_Sayfa alıntısı_
Chicago Üniversitesi profesörü Lauren Berlant Zalim iyimserlik ya da Gaddar İyimserlik olarak çevrilebilecek ilginç bir kitap yazdı. Yazar, kitabın Giriş bölümünü şu cümle ile başlatıyor: “Gelişmenizi engelleyeceği halde arzu duyulan duygu ortamı bir zalim/gaddar talih ilişkisi oluşturur.” Niçin böyle böylesi bir oksimoron yapılı başlık sorgulaması yapılırsa, yanıtım şudur: geçen seferki yazımda yoksulluk ve asgari ücret gibi konularıyla boğuşan Türkiye’nin kan gölüne döndürülen Ortadoğu bataklığında böyle bir durumla karşı karşıya olduğunu düşünmemdir. Umarım yanılıyorumdur!

_Alıştırma görevleri_
A – Sayfa alıntısına göre Lauren Berlant hangi üniversitede profesördür?
B – Sayfa alıntısında "Chicago Üniversitesi profesörü" sözcüklerinden "düşünmemdir. Umarım yanılıyorumdur!" sözcüklerine kadar uzanan bölümü hiç değiştirmeden yeniden yazın.

_Verilen bilgiler_
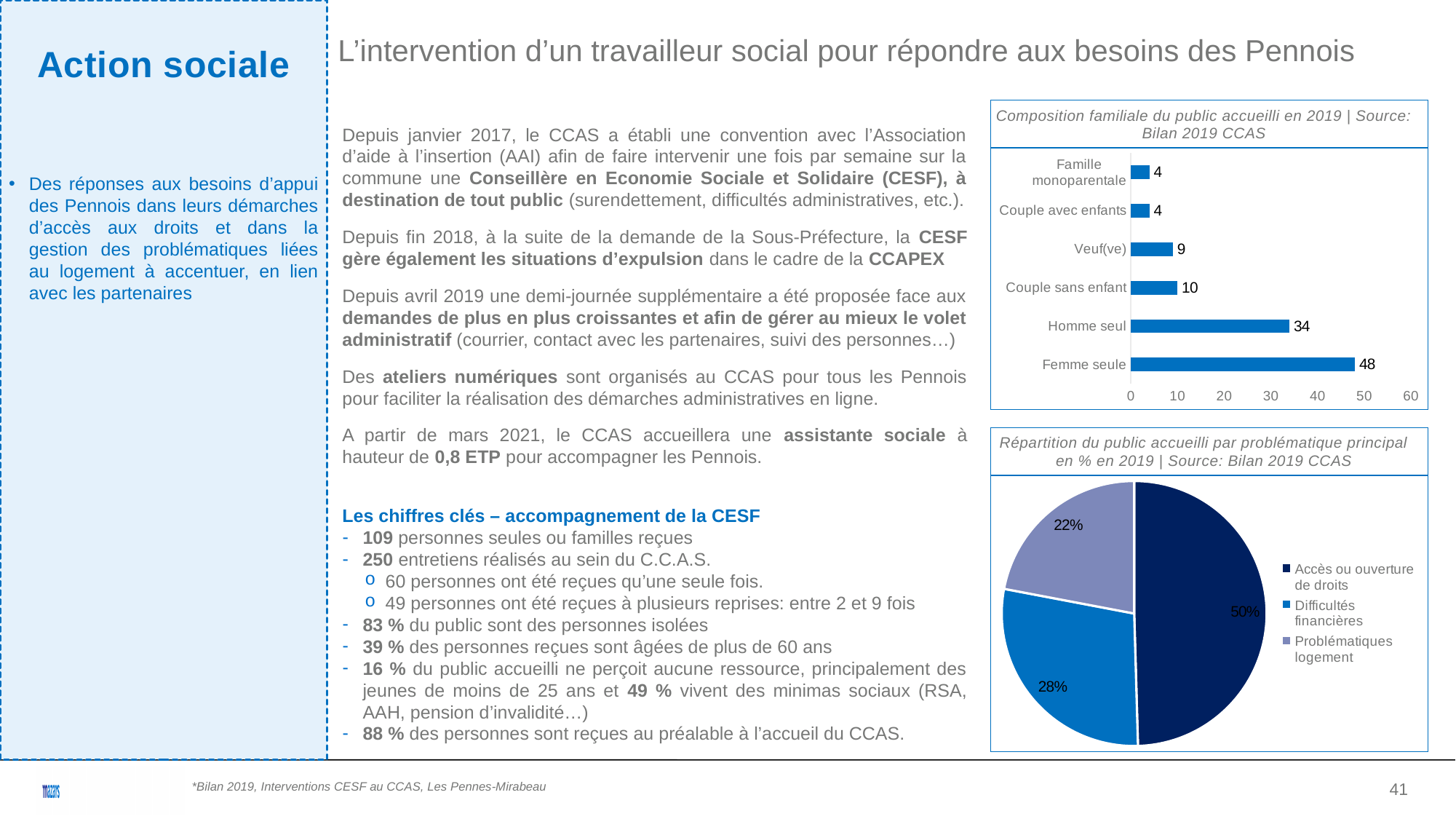
In the 'Composition familiale du public accueilli en 2019' chart, what is the value for Homme seul? 34 In the 'Composition familiale du public accueilli en 2019' chart, what is the value for Femme seule? 48 In the 'Composition familiale du public accueilli en 2019' chart, what is the value for Veuf(ve)? 9 In the 'Répartition du public accueilli par problématique principal' chart, what share is Problématiques logement? 22% What kind of chart is the 'Composition familiale du public accueilli en 2019' chart? Bar chart In the 'Composition familiale du public accueilli en 2019' chart, which category has the highest value? Femme seule In the 'Répartition du public accueilli par problématique principal' chart, which category has the largest share? Accès ou ouverture de droits How many categories are shown in the 'Composition familiale du public accueilli en 2019' chart? 6 In the 'Répartition du public accueilli par problématique principal' chart, what share is Difficultés financières? 28% In the 'Composition familiale du public accueilli en 2019' chart, which is larger: Couple sans enfant or Veuf(ve)? Couple sans enfant How many entries does the legend of the 'Répartition du public accueilli par problématique principal' chart list? 3 In the 'Composition familiale du public accueilli en 2019' chart, what is the difference between Femme seule and Homme seul? 14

_Alıştırma sonuçları_
A – Chicago Üniversitesi.

B –
Chicago Üniversitesi profesörü Lauren Berlant Zalim iyimserlik ya da Gaddar İyimserlik olarak çevrilebilecek ilginç bir kitap yazdı. Yazar, kitabın Giriş bölümünü şu cümle ile başlatıyor: “Gelişmenizi engelleyeceği halde arzu duyulan duygu ortamı bir zalim/gaddar talih ilişkisi oluşturur.” Niçin böyle böylesi bir oksimoron yapılı başlık sorgulaması yapılırsa, yanıtım şudur: geçen seferki yazımda yoksulluk ve asgari ücret gibi konularıyla boğuşan Türkiye’nin kan gölüne döndürülen Ortadoğu bataklığında böyle bir durumla karşı karşıya olduğunu düşünmemdir. Umarım yanılıyorumdur!